Start of Provided material
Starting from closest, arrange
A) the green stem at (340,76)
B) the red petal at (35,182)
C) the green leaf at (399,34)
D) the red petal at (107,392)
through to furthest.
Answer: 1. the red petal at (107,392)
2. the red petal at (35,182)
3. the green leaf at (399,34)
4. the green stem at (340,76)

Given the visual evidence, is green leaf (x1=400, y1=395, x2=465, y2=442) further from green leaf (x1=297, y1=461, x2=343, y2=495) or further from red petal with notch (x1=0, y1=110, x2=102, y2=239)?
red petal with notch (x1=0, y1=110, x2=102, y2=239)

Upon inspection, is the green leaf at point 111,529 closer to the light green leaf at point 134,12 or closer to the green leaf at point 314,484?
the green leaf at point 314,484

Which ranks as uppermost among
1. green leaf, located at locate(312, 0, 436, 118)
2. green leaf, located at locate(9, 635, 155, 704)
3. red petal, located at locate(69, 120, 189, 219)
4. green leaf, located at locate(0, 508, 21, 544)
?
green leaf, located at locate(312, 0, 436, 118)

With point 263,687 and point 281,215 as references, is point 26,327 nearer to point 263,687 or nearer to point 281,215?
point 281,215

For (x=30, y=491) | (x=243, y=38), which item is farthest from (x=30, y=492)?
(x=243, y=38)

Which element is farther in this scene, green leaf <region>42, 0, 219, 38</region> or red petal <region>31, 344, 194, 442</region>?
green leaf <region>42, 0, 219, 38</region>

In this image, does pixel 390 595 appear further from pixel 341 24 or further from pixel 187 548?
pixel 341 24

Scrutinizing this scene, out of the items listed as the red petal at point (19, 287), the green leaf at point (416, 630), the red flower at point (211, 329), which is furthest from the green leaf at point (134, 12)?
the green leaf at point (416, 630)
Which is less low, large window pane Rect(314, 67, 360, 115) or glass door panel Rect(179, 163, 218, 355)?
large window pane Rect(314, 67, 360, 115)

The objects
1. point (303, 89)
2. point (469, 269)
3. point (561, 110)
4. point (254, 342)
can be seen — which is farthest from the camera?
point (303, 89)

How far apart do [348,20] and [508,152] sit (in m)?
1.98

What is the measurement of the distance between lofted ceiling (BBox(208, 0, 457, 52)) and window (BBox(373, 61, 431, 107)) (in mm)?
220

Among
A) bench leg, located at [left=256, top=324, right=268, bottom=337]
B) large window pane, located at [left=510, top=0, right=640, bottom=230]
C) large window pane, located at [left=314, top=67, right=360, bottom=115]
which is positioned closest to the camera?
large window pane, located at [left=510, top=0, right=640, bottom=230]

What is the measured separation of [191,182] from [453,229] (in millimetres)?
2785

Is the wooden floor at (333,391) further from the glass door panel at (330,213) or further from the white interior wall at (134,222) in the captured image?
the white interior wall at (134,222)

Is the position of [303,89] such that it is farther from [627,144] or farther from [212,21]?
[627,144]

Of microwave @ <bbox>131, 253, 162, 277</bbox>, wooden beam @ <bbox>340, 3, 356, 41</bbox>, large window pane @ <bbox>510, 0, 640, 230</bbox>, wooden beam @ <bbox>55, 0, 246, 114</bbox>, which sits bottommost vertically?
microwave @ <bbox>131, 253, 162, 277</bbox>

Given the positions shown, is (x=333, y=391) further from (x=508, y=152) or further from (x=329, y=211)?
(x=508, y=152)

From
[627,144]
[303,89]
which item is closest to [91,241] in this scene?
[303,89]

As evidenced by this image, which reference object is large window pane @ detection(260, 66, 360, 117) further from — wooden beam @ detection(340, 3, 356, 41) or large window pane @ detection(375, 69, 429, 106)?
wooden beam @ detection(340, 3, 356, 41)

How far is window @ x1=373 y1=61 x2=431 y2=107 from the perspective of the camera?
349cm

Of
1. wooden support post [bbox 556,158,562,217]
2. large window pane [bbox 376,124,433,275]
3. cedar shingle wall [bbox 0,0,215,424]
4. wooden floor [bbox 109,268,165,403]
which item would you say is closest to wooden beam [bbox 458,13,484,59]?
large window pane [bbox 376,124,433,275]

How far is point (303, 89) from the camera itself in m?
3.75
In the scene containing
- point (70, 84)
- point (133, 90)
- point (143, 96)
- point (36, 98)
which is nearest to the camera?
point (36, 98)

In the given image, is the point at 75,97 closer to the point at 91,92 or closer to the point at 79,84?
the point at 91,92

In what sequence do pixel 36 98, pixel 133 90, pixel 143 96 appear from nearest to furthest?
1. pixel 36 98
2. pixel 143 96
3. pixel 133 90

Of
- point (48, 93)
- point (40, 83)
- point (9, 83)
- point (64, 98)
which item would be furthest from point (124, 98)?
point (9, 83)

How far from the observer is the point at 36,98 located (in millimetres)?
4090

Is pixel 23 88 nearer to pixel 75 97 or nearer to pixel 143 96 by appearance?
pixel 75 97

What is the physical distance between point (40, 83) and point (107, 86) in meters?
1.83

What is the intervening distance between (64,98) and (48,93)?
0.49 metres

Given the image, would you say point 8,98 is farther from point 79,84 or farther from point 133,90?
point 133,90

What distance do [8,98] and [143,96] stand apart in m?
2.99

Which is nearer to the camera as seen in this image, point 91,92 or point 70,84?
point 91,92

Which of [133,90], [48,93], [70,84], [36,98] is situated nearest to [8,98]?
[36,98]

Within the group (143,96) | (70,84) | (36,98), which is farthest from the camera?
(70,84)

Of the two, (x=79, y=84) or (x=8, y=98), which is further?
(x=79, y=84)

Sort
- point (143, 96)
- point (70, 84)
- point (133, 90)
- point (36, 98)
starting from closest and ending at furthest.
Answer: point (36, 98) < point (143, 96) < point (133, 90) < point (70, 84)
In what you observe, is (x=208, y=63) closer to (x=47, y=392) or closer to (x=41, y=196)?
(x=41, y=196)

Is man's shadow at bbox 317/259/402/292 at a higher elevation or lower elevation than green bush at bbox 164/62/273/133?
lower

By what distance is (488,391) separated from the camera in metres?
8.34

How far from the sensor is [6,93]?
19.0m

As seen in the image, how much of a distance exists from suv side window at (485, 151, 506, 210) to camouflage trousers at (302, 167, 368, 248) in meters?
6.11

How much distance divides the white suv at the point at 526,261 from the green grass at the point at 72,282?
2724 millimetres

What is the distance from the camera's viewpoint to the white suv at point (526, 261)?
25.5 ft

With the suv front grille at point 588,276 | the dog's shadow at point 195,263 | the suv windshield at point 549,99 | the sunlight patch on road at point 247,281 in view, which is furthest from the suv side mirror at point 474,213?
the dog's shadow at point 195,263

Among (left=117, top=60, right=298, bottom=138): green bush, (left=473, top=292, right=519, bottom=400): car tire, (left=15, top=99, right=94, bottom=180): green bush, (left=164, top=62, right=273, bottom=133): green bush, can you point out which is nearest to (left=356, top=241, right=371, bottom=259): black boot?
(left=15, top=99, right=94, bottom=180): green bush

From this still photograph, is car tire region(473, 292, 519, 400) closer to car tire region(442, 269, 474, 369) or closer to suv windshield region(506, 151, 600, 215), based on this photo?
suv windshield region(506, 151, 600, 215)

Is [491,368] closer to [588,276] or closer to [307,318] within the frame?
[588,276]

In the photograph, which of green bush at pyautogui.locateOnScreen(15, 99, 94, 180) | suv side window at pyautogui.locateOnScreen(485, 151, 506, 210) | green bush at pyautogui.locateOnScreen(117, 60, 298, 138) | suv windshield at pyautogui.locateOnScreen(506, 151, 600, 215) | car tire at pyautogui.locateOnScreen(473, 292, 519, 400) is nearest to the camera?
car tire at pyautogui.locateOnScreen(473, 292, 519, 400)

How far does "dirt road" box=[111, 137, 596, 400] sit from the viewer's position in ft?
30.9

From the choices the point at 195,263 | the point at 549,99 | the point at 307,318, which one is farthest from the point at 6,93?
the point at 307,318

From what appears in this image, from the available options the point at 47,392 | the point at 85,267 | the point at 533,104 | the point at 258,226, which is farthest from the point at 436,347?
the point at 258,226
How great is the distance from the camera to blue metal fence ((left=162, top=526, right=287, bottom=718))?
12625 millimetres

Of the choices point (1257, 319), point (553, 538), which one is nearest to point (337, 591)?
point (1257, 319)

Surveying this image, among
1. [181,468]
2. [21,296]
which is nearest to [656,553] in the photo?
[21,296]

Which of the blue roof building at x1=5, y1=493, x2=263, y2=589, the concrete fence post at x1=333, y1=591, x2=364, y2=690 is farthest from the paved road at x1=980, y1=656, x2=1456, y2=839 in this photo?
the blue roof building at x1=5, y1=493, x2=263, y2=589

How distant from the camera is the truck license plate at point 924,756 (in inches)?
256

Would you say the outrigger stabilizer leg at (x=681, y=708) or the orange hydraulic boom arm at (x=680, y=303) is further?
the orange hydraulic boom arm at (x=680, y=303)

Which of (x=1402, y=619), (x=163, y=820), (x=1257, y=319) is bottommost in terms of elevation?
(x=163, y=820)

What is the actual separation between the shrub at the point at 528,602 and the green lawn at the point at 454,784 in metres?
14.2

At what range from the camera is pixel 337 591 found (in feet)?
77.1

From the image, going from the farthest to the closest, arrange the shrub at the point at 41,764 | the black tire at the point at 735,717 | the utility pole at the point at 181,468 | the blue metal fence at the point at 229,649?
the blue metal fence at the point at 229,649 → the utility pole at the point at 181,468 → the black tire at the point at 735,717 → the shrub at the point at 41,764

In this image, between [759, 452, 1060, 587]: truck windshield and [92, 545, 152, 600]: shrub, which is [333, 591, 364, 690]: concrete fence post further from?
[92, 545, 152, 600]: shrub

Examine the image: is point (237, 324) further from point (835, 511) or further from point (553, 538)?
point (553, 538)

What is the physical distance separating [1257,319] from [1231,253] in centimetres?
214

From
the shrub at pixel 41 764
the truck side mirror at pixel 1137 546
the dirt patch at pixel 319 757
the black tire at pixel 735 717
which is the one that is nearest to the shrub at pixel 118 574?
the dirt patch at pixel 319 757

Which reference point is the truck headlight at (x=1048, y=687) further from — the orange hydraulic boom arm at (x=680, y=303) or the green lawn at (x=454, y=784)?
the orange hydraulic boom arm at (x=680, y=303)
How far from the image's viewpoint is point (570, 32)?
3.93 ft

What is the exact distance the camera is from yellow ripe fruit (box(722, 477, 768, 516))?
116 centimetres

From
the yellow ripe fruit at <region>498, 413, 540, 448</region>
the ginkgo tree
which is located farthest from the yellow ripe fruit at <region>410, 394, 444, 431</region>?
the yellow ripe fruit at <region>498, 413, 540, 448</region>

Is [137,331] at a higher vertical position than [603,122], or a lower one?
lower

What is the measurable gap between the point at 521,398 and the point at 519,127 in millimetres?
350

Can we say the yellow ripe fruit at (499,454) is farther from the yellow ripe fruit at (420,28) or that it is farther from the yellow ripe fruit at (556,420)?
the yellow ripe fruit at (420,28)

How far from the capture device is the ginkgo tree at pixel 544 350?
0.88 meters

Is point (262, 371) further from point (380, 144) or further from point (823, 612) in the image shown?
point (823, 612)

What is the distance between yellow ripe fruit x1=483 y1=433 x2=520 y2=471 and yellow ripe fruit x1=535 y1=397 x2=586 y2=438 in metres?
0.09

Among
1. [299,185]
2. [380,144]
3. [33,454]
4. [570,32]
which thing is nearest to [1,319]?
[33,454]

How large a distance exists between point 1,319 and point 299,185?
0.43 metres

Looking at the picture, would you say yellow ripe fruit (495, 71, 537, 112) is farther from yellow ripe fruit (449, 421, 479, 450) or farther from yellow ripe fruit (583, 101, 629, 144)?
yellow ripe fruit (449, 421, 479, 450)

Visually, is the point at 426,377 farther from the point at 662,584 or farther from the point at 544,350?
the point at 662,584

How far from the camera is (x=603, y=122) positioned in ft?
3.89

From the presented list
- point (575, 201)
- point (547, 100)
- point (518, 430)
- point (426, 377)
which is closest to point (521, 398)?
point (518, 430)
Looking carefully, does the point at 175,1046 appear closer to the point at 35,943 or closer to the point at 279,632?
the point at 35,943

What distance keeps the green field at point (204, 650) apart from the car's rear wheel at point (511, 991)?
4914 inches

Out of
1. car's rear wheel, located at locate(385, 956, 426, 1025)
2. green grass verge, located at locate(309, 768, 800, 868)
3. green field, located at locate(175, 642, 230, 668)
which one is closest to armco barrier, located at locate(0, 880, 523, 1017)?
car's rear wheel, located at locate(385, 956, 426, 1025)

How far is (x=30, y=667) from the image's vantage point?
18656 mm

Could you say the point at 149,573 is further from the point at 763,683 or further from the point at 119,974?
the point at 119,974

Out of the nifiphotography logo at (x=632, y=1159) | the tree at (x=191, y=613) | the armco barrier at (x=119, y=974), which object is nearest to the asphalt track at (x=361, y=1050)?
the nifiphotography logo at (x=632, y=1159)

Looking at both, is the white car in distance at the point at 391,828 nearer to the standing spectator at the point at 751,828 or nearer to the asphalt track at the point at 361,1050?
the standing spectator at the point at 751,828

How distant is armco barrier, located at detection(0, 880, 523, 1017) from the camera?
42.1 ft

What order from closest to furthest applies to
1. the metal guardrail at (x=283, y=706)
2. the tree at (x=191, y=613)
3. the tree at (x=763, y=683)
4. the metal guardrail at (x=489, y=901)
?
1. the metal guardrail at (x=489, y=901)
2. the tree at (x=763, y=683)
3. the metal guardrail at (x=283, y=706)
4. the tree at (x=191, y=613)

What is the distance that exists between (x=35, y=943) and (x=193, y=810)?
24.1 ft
End of Provided material
**Task instructions:**
Rewrite the material from the line containing "What order from" through its final line, both included, as a JSON list of strings with one string per line and blank lines omitted.

**Answer to this problem:**
[
  "What order from closest to furthest applies to",
  "1. the metal guardrail at (x=283, y=706)",
  "2. the tree at (x=191, y=613)",
  "3. the tree at (x=763, y=683)",
  "4. the metal guardrail at (x=489, y=901)",
  "?",
  "1. the metal guardrail at (x=489, y=901)",
  "2. the tree at (x=763, y=683)",
  "3. the metal guardrail at (x=283, y=706)",
  "4. the tree at (x=191, y=613)",
  "What is the distance that exists between (x=35, y=943) and (x=193, y=810)?",
  "24.1 ft"
]